The qualified Moms
The word ‘Mother’ in itself weighs too heavy. For the world and for kids, this word means ‘qualified for every work; possess magical powers’. Think for a minute and you will agree with me. And this applies to all stages of a mother, whether mother to a toddler, to a young one or to a teenager.
I am a mother to a 9-year-old girl and to a 4.5-year-old boy. My daughter is in 4th grade and the stress has just taken the shape of a seedling. The stress that is on me and not her. I was planning to write about this topic to actually de-stress myself when Amrita and Deepa gave out this prompt. All thanks to my girlfriends who understand my state of mind so clearly. There are many minute details that I have worked on while writing this post and want to share with you all. I hope they work in some or the other way for all of you.
Analyse your child
- Every child is different in himself/herself. Respect the fact and track that hour of the day when the child is most responsive to your teachings. At this time, the knowledge is embedded in the child’s brain for a longer period.
- First, let the child do his/her own favourite thing; playing video games or watching cartoon or siblings playing together that makes them happy and encouraged for listening to their mothers.
- Ask your child which topic does he/she wants to start with.
- Make a plan in advance that organises you and avoids the confusion for the child.
- I know this is tiring for a mother but it is a fact to be accepted that you need to give more breaks than lessons.
- The quality time, be it little, yields better results than forced teachings and scoldings.
- Keep changing the teaching pattern as the child grows so as to match with the child’s mood swings and demands.
- Bribe them for better results. Gift whenever they achieve something in order to encourage them. Appreciation is included in every human nature. On the contrary, take away a thing if they don’t listen.
- Be a friend to your child and not a teacher else child will miss the homely atmosphere and bonding.
I truly understand that all the above points are not applicable to all and not in every circumstance.

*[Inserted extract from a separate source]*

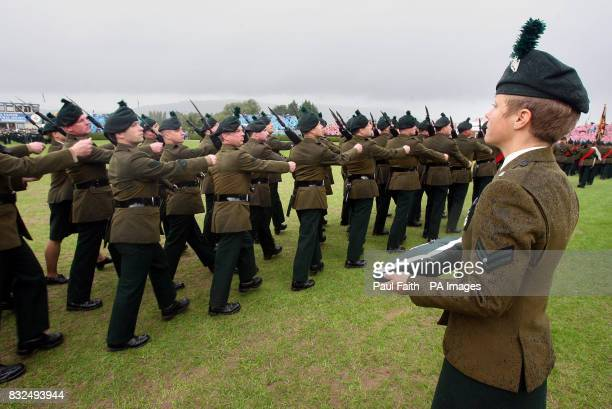 Soldiers of the Royal Irish Regiment march past Coporal Claire Withers, who holds the Conspicuous Gallantry Cross presented by the Queen, at Balmoral...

I have experienced all these and observed that every situation is different from the previous one.
Who is actually stressed?
Is it the mother or the child?
I guess both the mother and the child. A mother is stressed because she wants her child to perform well. And the child gets stressed because he/she feels that they are being bounded too much during the exams times.

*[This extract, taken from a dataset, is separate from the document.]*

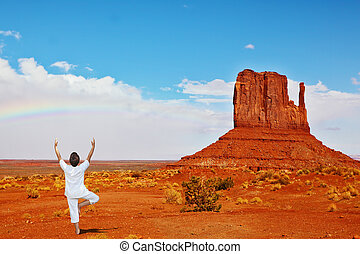 Red Desert and woman in white - Navajo Reservation in the...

In my case, I don’t force my child to reach the 1st position but to at least perform the way she used to be. To make her understand the fact that when a child can perform well in regular classes then why not in exams?
- But the lesson I learnt is that the child has her/his own mental capacity and the desire to behave in a particular way. As the child grows, his/her interests also change and they love to excel in other areas and not just studies. and we should always respect this.
- You have to be physically present with your child even if she/he is studying by herself/himself. You can’t even reply to a comment on your blog through your mobile.
- I need to organise myself first; first, give her your time then she lets you blog!
- And lastly, I am also a child to my mother and I turn towards her only when I am disturbed because of my daughter’s behaviour. And yes, the therapy always works because your mother is the best gift that nature serves you with.